(Saved data entries)
--------------------------------------------------

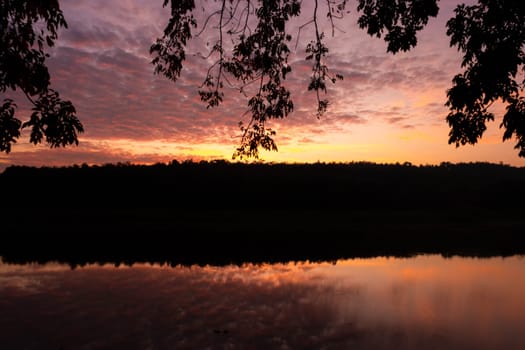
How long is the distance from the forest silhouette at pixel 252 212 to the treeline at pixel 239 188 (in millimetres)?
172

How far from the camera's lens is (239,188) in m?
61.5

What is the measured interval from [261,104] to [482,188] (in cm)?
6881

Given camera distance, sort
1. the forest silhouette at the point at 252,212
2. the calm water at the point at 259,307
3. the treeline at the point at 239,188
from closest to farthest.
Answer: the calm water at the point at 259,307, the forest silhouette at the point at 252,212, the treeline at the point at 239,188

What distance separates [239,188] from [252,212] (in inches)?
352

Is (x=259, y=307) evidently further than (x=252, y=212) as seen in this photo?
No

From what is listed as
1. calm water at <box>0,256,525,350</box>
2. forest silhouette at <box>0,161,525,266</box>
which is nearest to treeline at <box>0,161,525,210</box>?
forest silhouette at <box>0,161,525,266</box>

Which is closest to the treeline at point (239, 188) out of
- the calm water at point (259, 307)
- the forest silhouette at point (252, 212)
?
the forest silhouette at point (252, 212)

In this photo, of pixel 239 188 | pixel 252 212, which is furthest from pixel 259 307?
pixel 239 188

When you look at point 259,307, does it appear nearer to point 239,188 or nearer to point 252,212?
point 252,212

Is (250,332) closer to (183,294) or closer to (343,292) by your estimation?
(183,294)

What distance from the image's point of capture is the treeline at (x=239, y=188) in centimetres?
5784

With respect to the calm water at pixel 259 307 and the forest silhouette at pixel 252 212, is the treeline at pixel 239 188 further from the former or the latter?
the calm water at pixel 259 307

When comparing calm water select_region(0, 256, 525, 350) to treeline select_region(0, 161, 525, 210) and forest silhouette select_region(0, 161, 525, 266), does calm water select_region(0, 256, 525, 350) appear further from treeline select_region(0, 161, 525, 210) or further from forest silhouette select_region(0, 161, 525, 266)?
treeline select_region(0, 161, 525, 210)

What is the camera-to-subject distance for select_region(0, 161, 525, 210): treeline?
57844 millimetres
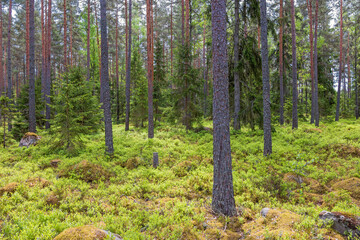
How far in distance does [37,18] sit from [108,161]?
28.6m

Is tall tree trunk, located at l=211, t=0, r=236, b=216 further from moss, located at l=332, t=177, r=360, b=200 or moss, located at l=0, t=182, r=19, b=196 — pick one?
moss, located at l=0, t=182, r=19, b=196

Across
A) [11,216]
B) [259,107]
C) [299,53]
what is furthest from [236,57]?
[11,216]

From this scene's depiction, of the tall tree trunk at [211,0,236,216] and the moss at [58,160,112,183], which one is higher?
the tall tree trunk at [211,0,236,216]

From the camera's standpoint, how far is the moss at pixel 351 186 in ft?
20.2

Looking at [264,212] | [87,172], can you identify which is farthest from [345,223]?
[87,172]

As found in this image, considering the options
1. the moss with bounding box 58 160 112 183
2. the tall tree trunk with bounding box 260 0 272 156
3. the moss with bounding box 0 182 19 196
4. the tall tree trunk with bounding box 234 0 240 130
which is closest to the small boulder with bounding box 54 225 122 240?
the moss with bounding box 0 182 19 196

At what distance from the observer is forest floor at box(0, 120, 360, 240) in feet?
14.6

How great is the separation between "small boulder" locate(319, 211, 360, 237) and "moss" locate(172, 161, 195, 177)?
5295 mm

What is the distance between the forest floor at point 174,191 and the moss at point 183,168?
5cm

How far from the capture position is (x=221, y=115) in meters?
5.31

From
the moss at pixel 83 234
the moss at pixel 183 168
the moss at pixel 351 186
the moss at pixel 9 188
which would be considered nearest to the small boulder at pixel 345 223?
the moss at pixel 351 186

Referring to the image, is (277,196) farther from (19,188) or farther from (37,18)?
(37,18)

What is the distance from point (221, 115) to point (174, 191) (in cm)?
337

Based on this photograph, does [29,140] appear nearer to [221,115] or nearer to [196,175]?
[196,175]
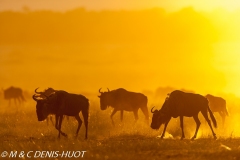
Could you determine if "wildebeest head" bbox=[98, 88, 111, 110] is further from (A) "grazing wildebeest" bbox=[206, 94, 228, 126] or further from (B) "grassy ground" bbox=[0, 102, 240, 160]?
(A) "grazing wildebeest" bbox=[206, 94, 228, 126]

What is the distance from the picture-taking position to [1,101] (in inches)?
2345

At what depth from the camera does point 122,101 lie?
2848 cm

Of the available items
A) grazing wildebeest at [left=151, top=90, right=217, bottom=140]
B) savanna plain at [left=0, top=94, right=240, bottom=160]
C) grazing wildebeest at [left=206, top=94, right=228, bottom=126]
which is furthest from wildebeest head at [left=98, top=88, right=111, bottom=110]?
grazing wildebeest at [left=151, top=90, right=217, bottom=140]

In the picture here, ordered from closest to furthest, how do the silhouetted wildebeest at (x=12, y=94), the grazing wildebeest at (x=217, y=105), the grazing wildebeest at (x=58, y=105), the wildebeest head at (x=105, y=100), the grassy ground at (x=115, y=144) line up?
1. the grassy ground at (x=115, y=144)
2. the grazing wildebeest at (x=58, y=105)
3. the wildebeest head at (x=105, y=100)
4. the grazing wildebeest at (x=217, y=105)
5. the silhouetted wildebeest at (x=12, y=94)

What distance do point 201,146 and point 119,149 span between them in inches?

--------------------------------------------------

→ **Your objective**
Please render each line of the material above as a JSON list of strings, one string per line, with blank lines and the pictures left out.

→ **Written answer**
[
  "How long is the distance from the forest silhouette at pixel 252 212 to the treeline at pixel 239 188 (in millimetres)?",
  "172",
  "How far from the camera's lens is (239,188) in m?",
  "61.5",
  "What is the measured interval from [261,104] to [482,188] (in cm)?",
  "6881",
  "Given camera distance, sort",
  "1. the forest silhouette at the point at 252,212",
  "2. the calm water at the point at 259,307",
  "3. the treeline at the point at 239,188",
  "from closest to farthest.",
  "Answer: the calm water at the point at 259,307, the forest silhouette at the point at 252,212, the treeline at the point at 239,188",
  "What distance separates [239,188] from [252,212] (in inches)?",
  "352",
  "Is (x=259, y=307) evidently further than (x=252, y=212) as seen in this photo?",
  "No",
  "From what is listed as",
  "1. calm water at <box>0,256,525,350</box>",
  "2. forest silhouette at <box>0,161,525,266</box>",
  "which is nearest to treeline at <box>0,161,525,210</box>?",
  "forest silhouette at <box>0,161,525,266</box>",
  "Which is closest to the treeline at point (239, 188) out of",
  "- the calm water at point (259, 307)",
  "- the forest silhouette at point (252, 212)",
  "?",
  "the forest silhouette at point (252, 212)",
  "In this photo, of pixel 239 188 | pixel 252 212, which is furthest from pixel 259 307?",
  "pixel 239 188",
  "When you look at point 259,307, does it appear nearer to point 239,188 or nearer to point 252,212?",
  "point 252,212",
  "Is (250,332) closer to (183,294) or closer to (343,292) by your estimation?",
  "(183,294)",
  "What distance from the image's point of capture is the treeline at (x=239, y=188) in centimetres?",
  "5784",
  "With respect to the calm water at pixel 259 307 and the forest silhouette at pixel 252 212, is the treeline at pixel 239 188 further from the former or the latter?",
  "the calm water at pixel 259 307",
  "When comparing calm water select_region(0, 256, 525, 350) to treeline select_region(0, 161, 525, 210) and forest silhouette select_region(0, 161, 525, 266), does calm water select_region(0, 256, 525, 350) appear further from treeline select_region(0, 161, 525, 210) or further from forest silhouette select_region(0, 161, 525, 266)?",
  "treeline select_region(0, 161, 525, 210)",
  "What is the camera-to-subject distance for select_region(0, 161, 525, 210): treeline?",
  "57844 millimetres",
  "How far in distance does [37,18] sit from [108,161]?",
  "28.6m",
  "Is tall tree trunk, located at l=211, t=0, r=236, b=216 further from moss, located at l=332, t=177, r=360, b=200 or moss, located at l=0, t=182, r=19, b=196 — pick one?",
  "moss, located at l=0, t=182, r=19, b=196",
  "Across",
  "A) [11,216]",
  "B) [259,107]",
  "C) [299,53]",
  "what is furthest from [236,57]?",
  "[11,216]",
  "From this scene's depiction, of the tall tree trunk at [211,0,236,216] and the moss at [58,160,112,183], which one is higher?",
  "the tall tree trunk at [211,0,236,216]",
  "From the camera's standpoint, how far is the moss at pixel 351 186 in ft?",
  "20.2",
  "Looking at [264,212] | [87,172], can you identify which is farthest from [345,223]?",
  "[87,172]",
  "As found in this image, considering the options",
  "1. the moss with bounding box 58 160 112 183",
  "2. the tall tree trunk with bounding box 260 0 272 156",
  "3. the moss with bounding box 0 182 19 196",
  "4. the tall tree trunk with bounding box 234 0 240 130",
  "which is closest to the small boulder with bounding box 54 225 122 240?",
  "the moss with bounding box 0 182 19 196",
  "At what distance from the observer is forest floor at box(0, 120, 360, 240) in feet?",
  "14.6",
  "How great is the separation between \"small boulder\" locate(319, 211, 360, 237) and \"moss\" locate(172, 161, 195, 177)?",
  "5295 mm",
  "What is the distance between the forest floor at point 174,191 and the moss at point 183,168?",
  "5cm",
  "How far from the capture position is (x=221, y=115) in meters?",
  "5.31",
  "From",
  "the moss at pixel 83 234",
  "the moss at pixel 183 168",
  "the moss at pixel 351 186",
  "the moss at pixel 9 188",
  "which would be considered nearest to the small boulder at pixel 345 223?",
  "the moss at pixel 351 186",
  "Referring to the image, is (277,196) farther from (19,188) or farther from (37,18)?",
  "(37,18)",
  "What is the distance from point (221, 115) to point (174, 191) (in cm)?",
  "337",
  "Based on this photograph, does [29,140] appear nearer to [221,115] or nearer to [196,175]?",
  "[196,175]",
  "Could you determine if \"wildebeest head\" bbox=[98, 88, 111, 110] is further from (A) \"grazing wildebeest\" bbox=[206, 94, 228, 126] or further from (B) \"grassy ground\" bbox=[0, 102, 240, 160]?",
  "(A) \"grazing wildebeest\" bbox=[206, 94, 228, 126]",
  "What is the distance from the picture-taking position to [1,101] (in inches)?",
  "2345",
  "At what depth from the camera does point 122,101 lie?",
  "2848 cm",
  "Of the available items",
  "A) grazing wildebeest at [left=151, top=90, right=217, bottom=140]",
  "B) savanna plain at [left=0, top=94, right=240, bottom=160]",
  "C) grazing wildebeest at [left=206, top=94, right=228, bottom=126]",
  "which is furthest from wildebeest head at [left=98, top=88, right=111, bottom=110]?",
  "grazing wildebeest at [left=151, top=90, right=217, bottom=140]",
  "In the picture here, ordered from closest to furthest, how do the silhouetted wildebeest at (x=12, y=94), the grazing wildebeest at (x=217, y=105), the grazing wildebeest at (x=58, y=105), the wildebeest head at (x=105, y=100), the grassy ground at (x=115, y=144) line up?",
  "1. the grassy ground at (x=115, y=144)",
  "2. the grazing wildebeest at (x=58, y=105)",
  "3. the wildebeest head at (x=105, y=100)",
  "4. the grazing wildebeest at (x=217, y=105)",
  "5. the silhouetted wildebeest at (x=12, y=94)",
  "What distance do point 201,146 and point 119,149 span between them in inches?"
]